In 1860, the opinion leaders of the newspaper took a strong stance against the government's cut of expenditure budget of degree-level education in Bengal. At various times, the newspaper advocated for issues important for Dhaka city and Eats Bengal. For example, it focused on the demand of medical school in Dacca, improved supply of water, and policy changes for the Dhaka Municipality.

"Dacca Prokash O Purbobonger Shomaj 1863-64", the most comprehensive research on the newspaper, emphasized on its vital role as a social, political, and intellectual representation of Dhaka in the 1860s, and 1870s. As most intellectual and literary activities of Bengal reformation were based in Calcutta, the newspaper helped to revive, record, and advocate for social changes in Dhaka. The residents here were presented with a platform that could compete with publications in Calcutta. An article published in a newspaper of Kolkata named Purnochondrodoy praised the newspaper:"...Dhaka Prokash are second to none than any Bengali weekly newspapers published in Calcutta..."Dhaka Prokash also contributed to the development of journalists and social reformers of the time.

== Legacy ==
For around a century, Dacca Prokash disseminated the regional news, represented the voice of the people of East Bengal, and influenced the public opinion of the educated Bengalis. Additionally, the newspaper was a pioneer to build the journalism culture in the later part of the eighteenth century. In the beginning, the newspaper promoted the liberal messages of social change advocated by the Brahma Samaj in Dhaka at the time.
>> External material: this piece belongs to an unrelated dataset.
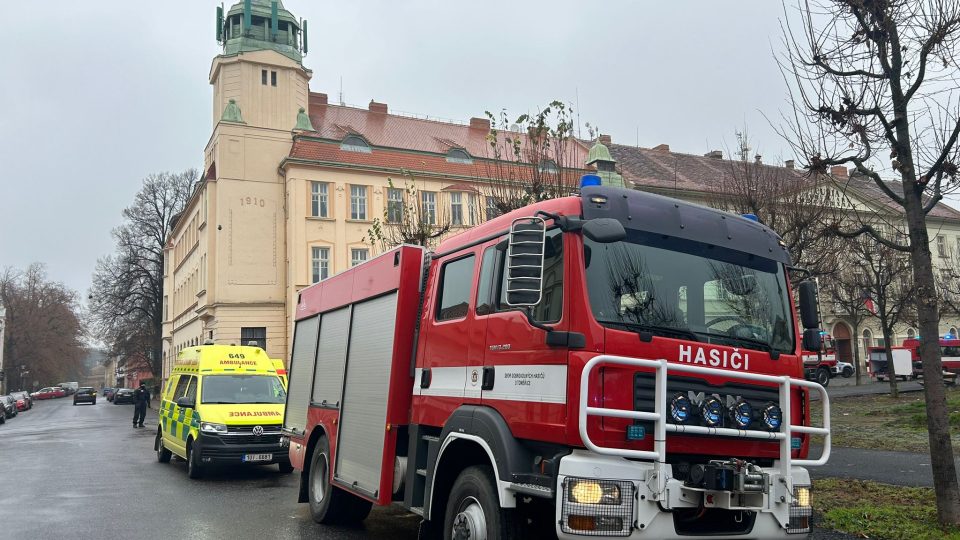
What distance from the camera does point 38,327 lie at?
81438mm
This pioneer newspaper also prompted the publishing of other newspapers in Dhaka like Dhaka Gazette (1861), Dhaka Darpan (1863), and Dhaka Darshak (1875)

Although, no longer in print, the newspaper continues to be important source of contemporary perspectives on historical accounts of the nineteenth and twentieth century. Bangladeshi historian Muntasir Mamoon conducted extensive research on Dacca Prokash to record the archived accounts of Dhaka's history. Scholars and historians continue to excavate the happenings of the times through its printed accounts.